Macy’s
rejected an unsolicited $5.8 billion offer to take the department store chain private on Sunday, prompting the bidders to threaten to go straight to shareholders.
The stock gained 2.1% on Monday to $18.01. The shares are down 23% over the past 12 months but have surged 56% in the past three months on speculation of a buyout.
On Sunday, Macy’s issued a statement confirming that private equity firms Arkhouse and Brigade Capital made an offer to acquire the company for $21 a share on Dec. 1. The board has now rejected the bid, saying it failed to provide compelling value.
“After consultation with our advisors, the Board continues to have serious reservations about your ability to finance your non-binding proposal,” wrote Macy’s CEO Jeff Gennette in a letter to Arkhouse and Brigade.
Arkhouse issued its own statement saying it may go hostile, bypassing board approval and appealing directly to shareholders.
“We have conviction in the long-term success of Macy’s but believe that its potential will only be realized as a private company,” Arkhouse said.
Arkhouse’s interest may hinge around the company’s sizable real estate portfolio, which TD Cowen analyst Oliver Chen estimates is worth somewhere between $7.5 billion to $11.6 billion.
But as Barron’s previously reported, unlocking the value of that real estate portfolio may be harder than it seems.

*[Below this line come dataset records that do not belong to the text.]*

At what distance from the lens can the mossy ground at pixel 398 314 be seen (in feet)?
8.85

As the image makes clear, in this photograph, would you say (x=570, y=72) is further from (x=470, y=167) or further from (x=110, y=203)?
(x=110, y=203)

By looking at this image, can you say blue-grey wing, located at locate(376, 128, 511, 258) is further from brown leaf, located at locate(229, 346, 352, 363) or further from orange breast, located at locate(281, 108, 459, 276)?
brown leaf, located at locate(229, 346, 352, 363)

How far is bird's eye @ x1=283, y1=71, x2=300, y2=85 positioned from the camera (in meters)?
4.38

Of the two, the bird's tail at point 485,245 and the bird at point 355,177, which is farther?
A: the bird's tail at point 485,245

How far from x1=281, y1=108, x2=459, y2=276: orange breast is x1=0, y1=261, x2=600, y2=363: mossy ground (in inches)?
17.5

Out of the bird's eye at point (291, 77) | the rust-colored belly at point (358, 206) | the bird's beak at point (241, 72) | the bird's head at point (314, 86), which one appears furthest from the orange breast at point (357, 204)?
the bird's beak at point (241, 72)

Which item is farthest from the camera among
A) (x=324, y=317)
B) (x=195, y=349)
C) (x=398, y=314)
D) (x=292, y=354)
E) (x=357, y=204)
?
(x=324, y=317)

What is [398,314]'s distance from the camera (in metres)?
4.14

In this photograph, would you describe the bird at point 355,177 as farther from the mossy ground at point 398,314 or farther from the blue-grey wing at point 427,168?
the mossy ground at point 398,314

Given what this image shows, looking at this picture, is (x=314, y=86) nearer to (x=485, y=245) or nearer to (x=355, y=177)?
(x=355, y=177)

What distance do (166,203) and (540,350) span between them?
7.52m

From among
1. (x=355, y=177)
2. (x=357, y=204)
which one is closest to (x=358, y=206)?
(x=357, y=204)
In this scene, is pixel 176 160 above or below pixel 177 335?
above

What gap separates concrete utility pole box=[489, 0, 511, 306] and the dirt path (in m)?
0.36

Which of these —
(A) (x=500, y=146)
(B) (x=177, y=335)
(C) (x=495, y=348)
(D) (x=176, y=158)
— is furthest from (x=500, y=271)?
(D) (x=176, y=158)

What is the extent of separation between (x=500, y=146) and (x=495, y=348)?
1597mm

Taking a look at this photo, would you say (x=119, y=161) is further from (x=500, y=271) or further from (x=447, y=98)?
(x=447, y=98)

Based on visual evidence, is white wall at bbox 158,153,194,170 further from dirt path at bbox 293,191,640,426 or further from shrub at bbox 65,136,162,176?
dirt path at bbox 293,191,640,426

“Based on our expert call series, monetization of real estate is particularly challenging given different requirements by the landlords for rezoning, limited demand for mall real estate, and the timely process for approvals,” Chen wrote in a note to clients Monday.

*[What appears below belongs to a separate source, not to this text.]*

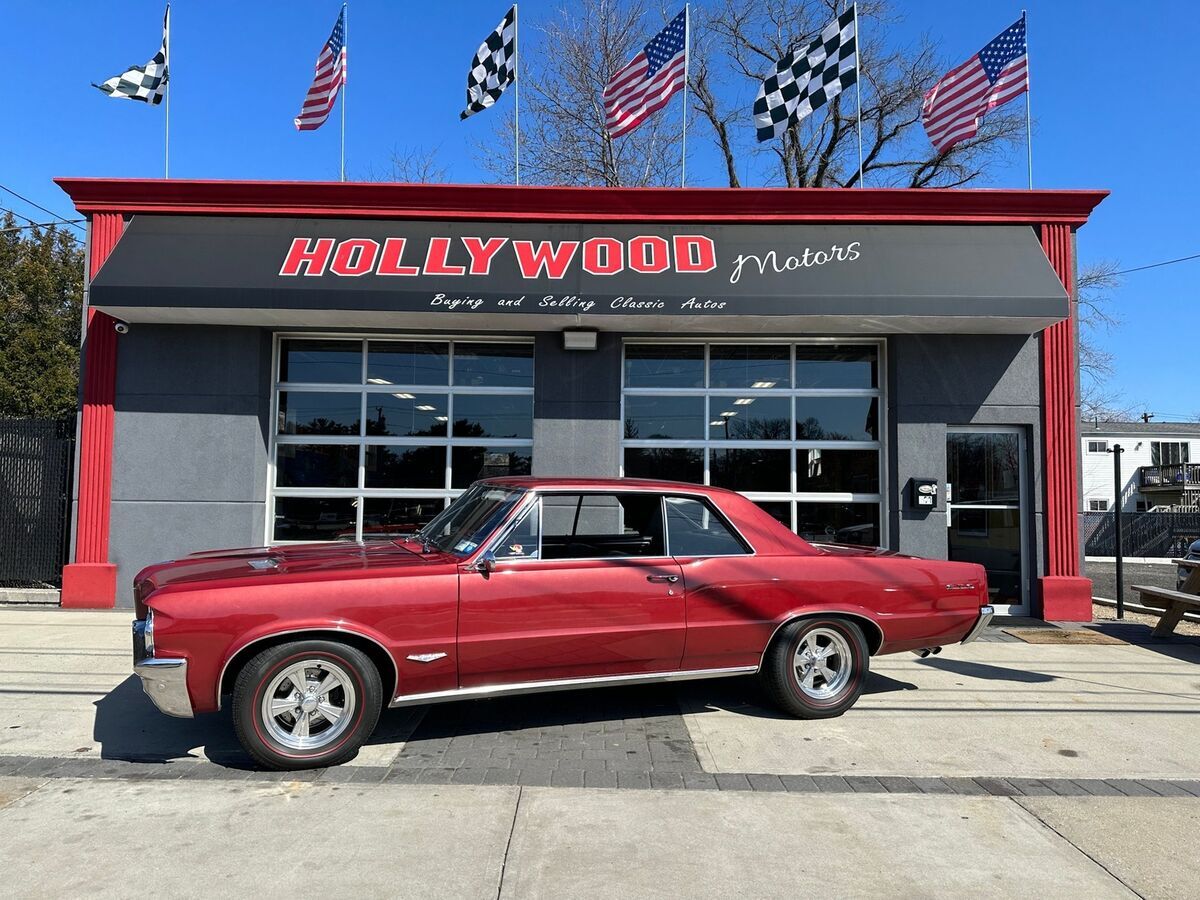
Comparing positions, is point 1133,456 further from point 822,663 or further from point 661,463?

The probability of a deal closing is less than 40%, Chen added, although more evidence on the financing or another bidder could drive that higher.
And indeed, the offer may have some appeal to shareholders if they are frustrated with Macy’s turnaround efforts. The company, which started as a dry goods store in New York in 1858, is struggling to make itself fit for the 21st Century amid stiff competition online.
Other department stores such as JCPenney,
Nordstrom,
and
Kohl’s
have faced similar difficulties. Online retailer
Amazon
has eaten into their market share.
Macy’s has been reorganizing for years to try to lower costs and better compete with the likes of Amazon, including by closing underperforming stores and laying off employees. Last week, the company announced that it had laid off an additional 3.5% of its workforce, equivalent to some 2,350 employees. Gennette is due to step down in a few weeks, to be replaced by Tony Spring.